Famille : Orchidaceae
Texte © Prof. Pietro Pavone
Traduction en français par Michel Olivié
Chiloschista segawae (Masam.) Masam. & Fukuy (1938) est une espèce de la famille des Orchidaceae, de la sous-famille des Epidendroideae, de la tribu des Vandeae et de la sous-tribu des Aeridinae.
On la trouve dans le centre-Sud de Taïwan, dans les forêts tropicales pluviales, à des altitudes de 700 à 1000 m, sous forme d’une épiphyte de petites et moyennes dimensions poussant sur les troncs d’arbres.
Elle est exclue du commerce et a été, comme telle, inscrite dans l’Appendice II de la Convention de Washington (CITES) qui s’est donné pour but de protéger les espèce animales et végétales menacées d’extinction en interdisant leur exportation et leur détention.
Le genre Chiloschista a été décrit par John Lindley (1799-1865) dans Edward’s Bot. Reg. vol. XVIII (1832).
Son nom vient du grec “cheilos”, lèvre et “schistos”, divisé, séparé, par référence à la structure du labelle qui est chez ce taxon conique et en forme de sac.
Lindley, en la décrivant, se référa aux caractéristiques de l’espèce Epidendrum usneoides dont l’aire de distribution s’étend de l’Himalaya au Myanmar et que David Don (1799-1841), un botaniste écossais, avait incluse en 1825 dans le genre Epidendrum.

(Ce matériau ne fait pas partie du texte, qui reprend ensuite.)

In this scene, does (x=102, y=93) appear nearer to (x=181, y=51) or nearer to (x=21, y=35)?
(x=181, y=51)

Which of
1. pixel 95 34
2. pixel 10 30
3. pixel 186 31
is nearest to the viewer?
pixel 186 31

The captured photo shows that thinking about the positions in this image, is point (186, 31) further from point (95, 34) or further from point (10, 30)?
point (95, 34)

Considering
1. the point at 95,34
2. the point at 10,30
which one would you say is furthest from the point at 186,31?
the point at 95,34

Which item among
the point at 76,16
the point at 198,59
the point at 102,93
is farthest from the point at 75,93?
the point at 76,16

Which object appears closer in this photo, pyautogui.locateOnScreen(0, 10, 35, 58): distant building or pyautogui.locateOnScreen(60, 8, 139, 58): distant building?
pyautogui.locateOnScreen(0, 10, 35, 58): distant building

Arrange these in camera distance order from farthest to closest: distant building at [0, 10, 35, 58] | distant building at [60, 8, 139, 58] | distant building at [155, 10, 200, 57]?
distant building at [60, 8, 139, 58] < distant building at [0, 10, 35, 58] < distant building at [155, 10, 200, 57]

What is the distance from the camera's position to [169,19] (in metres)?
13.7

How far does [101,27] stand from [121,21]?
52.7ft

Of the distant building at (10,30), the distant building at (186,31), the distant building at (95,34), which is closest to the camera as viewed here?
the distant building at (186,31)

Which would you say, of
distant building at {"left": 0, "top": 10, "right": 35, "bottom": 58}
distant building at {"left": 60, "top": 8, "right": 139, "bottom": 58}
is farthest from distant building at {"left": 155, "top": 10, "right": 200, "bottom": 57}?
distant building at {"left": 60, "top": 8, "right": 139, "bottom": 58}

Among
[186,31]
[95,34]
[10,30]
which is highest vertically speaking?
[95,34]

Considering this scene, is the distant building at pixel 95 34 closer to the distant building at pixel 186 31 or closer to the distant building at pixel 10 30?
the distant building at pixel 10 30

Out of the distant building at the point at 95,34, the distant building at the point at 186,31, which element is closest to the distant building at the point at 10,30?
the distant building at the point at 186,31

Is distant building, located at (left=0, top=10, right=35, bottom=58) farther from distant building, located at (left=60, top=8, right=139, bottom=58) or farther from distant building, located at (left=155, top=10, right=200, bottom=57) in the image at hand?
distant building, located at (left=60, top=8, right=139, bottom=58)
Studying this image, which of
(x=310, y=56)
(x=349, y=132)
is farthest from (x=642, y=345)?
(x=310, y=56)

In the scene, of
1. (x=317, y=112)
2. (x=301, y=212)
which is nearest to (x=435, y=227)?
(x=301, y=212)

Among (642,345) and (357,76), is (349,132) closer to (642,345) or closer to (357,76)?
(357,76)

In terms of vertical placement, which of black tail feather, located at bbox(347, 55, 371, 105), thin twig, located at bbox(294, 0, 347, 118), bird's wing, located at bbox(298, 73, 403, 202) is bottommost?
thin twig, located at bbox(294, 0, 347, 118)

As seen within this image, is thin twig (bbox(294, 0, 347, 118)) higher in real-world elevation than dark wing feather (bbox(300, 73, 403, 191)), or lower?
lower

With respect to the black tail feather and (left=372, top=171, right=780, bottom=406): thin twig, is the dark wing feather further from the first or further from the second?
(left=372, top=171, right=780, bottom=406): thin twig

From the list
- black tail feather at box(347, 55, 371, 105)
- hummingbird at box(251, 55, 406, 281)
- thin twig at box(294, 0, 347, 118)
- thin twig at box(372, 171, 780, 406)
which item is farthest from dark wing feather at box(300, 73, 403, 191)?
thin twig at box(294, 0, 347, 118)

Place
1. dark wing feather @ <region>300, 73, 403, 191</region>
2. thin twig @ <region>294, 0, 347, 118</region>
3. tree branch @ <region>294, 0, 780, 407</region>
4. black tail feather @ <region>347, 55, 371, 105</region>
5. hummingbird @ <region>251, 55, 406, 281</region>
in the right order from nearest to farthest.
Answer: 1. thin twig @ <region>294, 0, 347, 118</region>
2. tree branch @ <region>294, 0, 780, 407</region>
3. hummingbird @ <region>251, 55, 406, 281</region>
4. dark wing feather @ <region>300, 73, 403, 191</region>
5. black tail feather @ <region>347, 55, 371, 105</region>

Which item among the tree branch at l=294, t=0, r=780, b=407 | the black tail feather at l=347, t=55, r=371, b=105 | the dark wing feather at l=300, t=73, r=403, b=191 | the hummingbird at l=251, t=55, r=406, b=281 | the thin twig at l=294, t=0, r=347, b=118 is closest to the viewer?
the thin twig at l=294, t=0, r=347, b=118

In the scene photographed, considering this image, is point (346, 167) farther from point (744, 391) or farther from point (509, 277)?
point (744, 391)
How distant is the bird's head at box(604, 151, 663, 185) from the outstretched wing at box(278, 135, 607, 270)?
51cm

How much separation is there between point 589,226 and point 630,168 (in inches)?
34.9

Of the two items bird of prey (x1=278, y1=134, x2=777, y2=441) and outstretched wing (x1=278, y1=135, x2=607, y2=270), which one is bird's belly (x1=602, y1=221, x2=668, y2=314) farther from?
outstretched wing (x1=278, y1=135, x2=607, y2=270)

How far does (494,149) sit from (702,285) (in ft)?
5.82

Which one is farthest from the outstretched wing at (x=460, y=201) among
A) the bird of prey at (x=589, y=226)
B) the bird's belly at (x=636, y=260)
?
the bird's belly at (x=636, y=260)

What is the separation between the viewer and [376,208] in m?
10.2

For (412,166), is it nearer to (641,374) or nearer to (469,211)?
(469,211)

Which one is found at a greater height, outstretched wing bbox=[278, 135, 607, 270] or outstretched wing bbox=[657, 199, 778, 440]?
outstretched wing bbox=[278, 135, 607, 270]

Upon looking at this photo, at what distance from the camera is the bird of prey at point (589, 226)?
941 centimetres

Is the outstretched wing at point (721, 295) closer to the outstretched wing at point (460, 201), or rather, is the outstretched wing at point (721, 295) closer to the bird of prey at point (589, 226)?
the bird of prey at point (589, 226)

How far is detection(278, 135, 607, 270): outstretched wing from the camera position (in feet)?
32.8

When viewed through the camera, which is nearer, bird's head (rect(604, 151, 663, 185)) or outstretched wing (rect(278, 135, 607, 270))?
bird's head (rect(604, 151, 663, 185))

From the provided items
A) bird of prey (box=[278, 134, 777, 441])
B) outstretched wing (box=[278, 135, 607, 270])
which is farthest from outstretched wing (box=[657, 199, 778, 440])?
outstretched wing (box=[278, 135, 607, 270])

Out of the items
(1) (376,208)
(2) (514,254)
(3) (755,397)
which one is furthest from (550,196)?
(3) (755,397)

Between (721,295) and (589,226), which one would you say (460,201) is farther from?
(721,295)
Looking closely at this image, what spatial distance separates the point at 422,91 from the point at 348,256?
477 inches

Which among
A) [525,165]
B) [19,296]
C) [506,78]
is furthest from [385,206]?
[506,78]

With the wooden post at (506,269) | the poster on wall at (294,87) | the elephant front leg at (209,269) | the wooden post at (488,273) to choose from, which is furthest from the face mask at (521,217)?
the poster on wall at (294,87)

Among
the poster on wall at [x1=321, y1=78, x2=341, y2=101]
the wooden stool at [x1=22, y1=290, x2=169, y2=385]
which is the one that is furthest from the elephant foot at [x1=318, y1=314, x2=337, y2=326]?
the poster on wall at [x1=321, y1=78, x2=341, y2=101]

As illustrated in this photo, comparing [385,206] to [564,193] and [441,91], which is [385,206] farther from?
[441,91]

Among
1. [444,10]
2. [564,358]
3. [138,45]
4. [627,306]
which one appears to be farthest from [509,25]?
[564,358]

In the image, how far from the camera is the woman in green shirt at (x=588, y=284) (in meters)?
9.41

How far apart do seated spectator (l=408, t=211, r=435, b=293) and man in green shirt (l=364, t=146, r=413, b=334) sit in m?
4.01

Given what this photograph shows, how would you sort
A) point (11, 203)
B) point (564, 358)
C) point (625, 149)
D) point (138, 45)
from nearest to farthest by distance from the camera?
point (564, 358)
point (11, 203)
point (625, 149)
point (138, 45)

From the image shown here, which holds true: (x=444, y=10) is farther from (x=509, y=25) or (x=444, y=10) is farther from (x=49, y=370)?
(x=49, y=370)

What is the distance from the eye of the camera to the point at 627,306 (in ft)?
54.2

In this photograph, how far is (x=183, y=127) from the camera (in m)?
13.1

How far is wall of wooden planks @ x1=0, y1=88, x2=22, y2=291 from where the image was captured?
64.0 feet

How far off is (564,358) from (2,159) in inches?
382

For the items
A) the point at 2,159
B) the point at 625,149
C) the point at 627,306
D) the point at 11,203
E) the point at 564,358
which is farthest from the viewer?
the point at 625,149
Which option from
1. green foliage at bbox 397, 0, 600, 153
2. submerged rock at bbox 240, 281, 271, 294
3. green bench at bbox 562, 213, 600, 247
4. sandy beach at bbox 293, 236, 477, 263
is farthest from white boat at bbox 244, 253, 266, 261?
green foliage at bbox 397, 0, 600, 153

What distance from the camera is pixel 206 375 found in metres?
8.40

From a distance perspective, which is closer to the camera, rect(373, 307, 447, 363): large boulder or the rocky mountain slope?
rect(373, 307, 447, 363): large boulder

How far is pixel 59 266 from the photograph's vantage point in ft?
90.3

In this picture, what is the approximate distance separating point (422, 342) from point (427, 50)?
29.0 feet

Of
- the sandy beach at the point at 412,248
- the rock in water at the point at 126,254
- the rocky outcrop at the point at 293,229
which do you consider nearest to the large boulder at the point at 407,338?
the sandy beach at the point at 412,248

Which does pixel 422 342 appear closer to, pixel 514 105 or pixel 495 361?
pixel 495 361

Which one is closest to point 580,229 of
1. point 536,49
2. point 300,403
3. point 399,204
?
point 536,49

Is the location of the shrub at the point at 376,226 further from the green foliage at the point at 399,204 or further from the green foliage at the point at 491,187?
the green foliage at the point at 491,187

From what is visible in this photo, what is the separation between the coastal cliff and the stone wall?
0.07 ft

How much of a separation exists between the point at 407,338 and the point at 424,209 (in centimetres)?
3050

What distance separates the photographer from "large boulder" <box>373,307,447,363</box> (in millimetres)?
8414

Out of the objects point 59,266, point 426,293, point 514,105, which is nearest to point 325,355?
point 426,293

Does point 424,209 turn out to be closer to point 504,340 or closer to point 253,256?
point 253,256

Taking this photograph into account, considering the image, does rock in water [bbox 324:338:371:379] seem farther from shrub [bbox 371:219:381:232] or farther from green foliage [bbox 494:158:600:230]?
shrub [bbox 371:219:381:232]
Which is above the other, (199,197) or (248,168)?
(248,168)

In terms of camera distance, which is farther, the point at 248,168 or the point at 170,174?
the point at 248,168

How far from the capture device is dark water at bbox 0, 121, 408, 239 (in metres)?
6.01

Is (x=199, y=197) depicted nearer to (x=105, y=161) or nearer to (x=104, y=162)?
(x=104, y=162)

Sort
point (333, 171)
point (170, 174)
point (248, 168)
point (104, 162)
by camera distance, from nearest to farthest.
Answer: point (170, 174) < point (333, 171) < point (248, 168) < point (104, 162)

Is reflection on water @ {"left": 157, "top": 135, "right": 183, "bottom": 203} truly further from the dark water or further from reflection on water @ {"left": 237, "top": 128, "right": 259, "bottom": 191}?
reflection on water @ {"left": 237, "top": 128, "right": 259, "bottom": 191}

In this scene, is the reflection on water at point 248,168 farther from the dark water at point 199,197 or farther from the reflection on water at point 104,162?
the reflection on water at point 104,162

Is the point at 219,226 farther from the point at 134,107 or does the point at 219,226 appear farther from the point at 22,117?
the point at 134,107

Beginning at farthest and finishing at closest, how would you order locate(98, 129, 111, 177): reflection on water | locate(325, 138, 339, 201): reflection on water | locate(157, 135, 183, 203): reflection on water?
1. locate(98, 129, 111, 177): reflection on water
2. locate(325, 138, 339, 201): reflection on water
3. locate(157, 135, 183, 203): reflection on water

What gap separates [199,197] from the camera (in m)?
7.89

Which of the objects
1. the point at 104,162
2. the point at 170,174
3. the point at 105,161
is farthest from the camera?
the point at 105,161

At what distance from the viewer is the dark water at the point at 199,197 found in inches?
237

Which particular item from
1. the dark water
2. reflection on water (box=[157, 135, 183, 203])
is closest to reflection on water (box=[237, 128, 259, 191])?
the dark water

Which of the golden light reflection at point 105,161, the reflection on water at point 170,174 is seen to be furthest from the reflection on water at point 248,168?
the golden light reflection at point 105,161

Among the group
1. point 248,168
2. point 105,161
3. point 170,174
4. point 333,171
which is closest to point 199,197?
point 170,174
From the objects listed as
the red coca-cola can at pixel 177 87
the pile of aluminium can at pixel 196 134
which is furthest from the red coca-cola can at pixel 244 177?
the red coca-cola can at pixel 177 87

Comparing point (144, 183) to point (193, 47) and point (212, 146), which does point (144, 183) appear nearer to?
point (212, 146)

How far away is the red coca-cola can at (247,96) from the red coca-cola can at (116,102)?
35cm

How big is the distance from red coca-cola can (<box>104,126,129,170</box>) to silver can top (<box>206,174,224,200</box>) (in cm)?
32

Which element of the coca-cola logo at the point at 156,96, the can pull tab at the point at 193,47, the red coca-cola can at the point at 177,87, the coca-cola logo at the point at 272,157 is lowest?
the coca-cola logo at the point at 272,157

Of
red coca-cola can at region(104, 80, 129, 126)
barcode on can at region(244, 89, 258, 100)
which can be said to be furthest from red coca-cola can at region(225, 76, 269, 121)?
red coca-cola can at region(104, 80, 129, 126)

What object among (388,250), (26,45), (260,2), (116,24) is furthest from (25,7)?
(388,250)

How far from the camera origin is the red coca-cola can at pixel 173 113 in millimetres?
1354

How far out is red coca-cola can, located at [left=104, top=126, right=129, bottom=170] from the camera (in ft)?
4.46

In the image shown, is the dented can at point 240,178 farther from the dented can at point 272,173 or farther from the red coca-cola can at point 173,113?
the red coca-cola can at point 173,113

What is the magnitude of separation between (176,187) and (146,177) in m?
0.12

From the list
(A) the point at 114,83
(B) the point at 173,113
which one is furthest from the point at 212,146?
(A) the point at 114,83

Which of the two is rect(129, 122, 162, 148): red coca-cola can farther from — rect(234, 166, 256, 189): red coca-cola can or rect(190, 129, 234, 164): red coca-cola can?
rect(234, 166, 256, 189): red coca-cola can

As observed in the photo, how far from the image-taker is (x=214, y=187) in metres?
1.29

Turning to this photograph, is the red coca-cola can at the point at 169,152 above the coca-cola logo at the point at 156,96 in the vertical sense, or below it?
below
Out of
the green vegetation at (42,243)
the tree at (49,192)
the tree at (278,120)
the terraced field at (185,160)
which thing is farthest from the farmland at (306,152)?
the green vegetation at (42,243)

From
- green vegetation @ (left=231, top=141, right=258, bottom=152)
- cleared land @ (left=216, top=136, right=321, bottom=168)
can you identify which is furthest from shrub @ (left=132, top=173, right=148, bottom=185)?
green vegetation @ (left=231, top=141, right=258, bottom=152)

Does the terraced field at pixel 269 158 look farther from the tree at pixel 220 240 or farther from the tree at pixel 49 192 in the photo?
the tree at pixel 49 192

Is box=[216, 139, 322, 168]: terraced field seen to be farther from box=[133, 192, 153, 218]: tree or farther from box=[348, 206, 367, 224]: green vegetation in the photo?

Lindley, cependant, estima que cette espèce ne s’accordait pas avec les caractéristiques spécifiques du genre Epidendrum et pour cette raison il créa en 1832 le genre Chiloschista de manière à y inclure Chiloschista usneoides (D. Don) Lindl. qui représente ainsi le type (typus) de ce genre.
Chiloschista segawae fut officiellement décrite pour la première fois en 1934 par Genkei Masamune (1899-1993) sous le nom de Sarcochilus segawae et sa diagnose fut publiée dans Trans. Nat. Hist. Soc. Formosa 24 : 212 (1934).
L’espèce a été dédiée au botaniste japonais Sokichi Segawa (1904-1960). Toutefois, en 1938, les botanistes japonais Genkei Masamune (1899-1993) et Noriak Fukuyama (1912-1946) la transférèrent de façon plus adéquate dans le genre Chiloschista en lui donnant le nom par lequel elle est aujourd’hui correctement appelée.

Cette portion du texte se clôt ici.